▽

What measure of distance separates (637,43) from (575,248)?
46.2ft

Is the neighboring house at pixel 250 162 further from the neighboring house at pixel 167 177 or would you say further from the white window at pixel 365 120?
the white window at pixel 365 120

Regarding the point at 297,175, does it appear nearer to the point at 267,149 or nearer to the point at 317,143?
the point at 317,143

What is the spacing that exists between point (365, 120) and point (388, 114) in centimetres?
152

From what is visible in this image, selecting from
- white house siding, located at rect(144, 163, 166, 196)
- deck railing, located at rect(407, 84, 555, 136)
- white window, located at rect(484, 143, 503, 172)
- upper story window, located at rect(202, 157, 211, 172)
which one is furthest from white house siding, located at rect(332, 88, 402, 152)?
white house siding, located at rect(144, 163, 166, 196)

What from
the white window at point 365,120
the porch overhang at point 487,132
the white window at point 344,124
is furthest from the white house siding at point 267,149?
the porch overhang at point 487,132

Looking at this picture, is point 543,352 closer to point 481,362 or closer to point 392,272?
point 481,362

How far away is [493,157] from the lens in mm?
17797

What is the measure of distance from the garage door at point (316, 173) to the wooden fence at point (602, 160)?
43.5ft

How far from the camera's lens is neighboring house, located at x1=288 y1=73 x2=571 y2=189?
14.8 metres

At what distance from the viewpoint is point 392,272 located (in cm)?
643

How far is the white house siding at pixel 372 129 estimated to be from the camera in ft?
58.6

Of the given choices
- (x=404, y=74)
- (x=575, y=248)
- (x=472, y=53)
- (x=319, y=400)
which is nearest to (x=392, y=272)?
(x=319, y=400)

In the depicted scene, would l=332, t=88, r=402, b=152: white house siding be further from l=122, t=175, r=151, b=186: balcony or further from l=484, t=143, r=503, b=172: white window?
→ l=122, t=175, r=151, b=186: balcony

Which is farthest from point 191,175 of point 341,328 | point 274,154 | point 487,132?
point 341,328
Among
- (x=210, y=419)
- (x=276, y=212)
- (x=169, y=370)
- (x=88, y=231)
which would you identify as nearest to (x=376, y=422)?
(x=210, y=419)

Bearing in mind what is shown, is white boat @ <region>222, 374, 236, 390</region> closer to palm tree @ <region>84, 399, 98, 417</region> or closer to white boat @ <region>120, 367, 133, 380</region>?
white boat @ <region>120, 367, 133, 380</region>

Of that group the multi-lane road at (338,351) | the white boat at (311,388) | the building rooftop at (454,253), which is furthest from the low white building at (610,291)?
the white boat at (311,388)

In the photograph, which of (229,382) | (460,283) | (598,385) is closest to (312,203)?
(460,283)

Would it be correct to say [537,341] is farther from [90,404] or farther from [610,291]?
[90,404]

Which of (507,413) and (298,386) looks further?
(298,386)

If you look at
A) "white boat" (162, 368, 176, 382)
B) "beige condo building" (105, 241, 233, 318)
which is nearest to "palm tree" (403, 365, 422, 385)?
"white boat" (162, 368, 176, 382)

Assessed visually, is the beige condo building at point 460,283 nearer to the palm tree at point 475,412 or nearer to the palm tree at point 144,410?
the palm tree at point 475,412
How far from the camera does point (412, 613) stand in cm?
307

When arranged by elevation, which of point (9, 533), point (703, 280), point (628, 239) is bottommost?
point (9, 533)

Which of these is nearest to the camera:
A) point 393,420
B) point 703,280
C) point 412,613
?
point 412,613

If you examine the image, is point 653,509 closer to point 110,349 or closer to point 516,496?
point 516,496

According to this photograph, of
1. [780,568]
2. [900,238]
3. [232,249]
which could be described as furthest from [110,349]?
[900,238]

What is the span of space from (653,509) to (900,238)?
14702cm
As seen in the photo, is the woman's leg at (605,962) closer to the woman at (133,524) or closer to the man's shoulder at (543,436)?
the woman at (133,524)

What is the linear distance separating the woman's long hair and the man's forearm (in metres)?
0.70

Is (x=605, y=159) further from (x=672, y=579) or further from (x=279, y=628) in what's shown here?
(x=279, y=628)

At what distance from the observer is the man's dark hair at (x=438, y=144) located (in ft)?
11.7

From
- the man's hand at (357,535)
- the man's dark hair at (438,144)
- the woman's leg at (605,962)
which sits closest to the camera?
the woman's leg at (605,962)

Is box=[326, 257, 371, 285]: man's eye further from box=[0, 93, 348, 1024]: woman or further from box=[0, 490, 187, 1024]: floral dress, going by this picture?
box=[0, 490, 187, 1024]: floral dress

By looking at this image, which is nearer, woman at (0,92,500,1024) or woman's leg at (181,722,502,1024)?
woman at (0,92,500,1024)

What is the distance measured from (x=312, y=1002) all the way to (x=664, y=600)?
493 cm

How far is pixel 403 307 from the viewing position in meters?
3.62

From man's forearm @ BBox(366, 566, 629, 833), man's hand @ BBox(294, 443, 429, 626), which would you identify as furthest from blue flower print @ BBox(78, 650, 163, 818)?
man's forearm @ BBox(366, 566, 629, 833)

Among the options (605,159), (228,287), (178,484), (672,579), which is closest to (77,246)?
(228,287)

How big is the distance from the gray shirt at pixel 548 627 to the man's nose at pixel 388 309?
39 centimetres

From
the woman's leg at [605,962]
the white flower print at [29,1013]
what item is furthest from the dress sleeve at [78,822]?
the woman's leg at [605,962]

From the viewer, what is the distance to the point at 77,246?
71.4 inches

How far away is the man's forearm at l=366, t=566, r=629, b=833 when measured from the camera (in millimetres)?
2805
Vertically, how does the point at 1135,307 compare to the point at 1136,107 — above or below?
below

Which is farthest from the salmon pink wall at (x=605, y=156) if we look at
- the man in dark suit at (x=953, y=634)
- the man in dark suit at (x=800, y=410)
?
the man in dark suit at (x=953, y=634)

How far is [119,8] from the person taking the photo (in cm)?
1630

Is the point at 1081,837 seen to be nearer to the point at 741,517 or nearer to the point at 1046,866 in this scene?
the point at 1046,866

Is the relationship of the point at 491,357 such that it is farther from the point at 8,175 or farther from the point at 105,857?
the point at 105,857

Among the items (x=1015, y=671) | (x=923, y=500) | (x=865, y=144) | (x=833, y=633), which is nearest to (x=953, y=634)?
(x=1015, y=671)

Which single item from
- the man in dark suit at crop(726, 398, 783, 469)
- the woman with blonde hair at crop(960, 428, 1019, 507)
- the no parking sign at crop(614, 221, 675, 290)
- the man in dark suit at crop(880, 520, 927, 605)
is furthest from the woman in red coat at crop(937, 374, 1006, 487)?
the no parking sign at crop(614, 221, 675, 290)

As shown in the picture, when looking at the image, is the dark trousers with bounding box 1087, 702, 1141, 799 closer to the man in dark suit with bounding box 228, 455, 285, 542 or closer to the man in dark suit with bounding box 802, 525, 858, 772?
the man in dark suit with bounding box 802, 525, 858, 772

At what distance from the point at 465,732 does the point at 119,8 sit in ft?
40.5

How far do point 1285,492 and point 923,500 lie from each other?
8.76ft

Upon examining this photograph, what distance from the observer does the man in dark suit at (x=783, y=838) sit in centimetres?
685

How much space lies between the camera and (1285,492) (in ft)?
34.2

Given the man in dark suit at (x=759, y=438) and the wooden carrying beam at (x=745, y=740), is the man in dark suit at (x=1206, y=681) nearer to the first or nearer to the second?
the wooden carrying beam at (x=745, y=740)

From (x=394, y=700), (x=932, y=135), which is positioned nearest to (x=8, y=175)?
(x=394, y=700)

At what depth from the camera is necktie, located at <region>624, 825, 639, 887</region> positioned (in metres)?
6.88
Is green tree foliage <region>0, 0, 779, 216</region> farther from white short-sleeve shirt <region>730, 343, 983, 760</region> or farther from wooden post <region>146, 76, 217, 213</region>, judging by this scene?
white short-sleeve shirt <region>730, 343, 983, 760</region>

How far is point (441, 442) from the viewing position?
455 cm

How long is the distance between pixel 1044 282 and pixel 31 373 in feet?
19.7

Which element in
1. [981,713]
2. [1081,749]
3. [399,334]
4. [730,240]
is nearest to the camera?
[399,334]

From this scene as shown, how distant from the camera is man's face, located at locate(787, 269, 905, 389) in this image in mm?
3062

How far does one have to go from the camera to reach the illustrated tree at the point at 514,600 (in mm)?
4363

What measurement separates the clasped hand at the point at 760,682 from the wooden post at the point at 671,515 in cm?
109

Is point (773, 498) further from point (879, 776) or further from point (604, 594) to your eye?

△

(Task): Rewrite the data from the line holding "What measurement separates" through the end of the data, both included, with "wooden post" changed to "timber post" and nothing else altered.

(Exercise result):
What measurement separates the clasped hand at the point at 760,682 from the timber post at the point at 671,515 in cm?
109

Is point (773, 498) further from point (879, 776) or further from point (604, 594) to your eye?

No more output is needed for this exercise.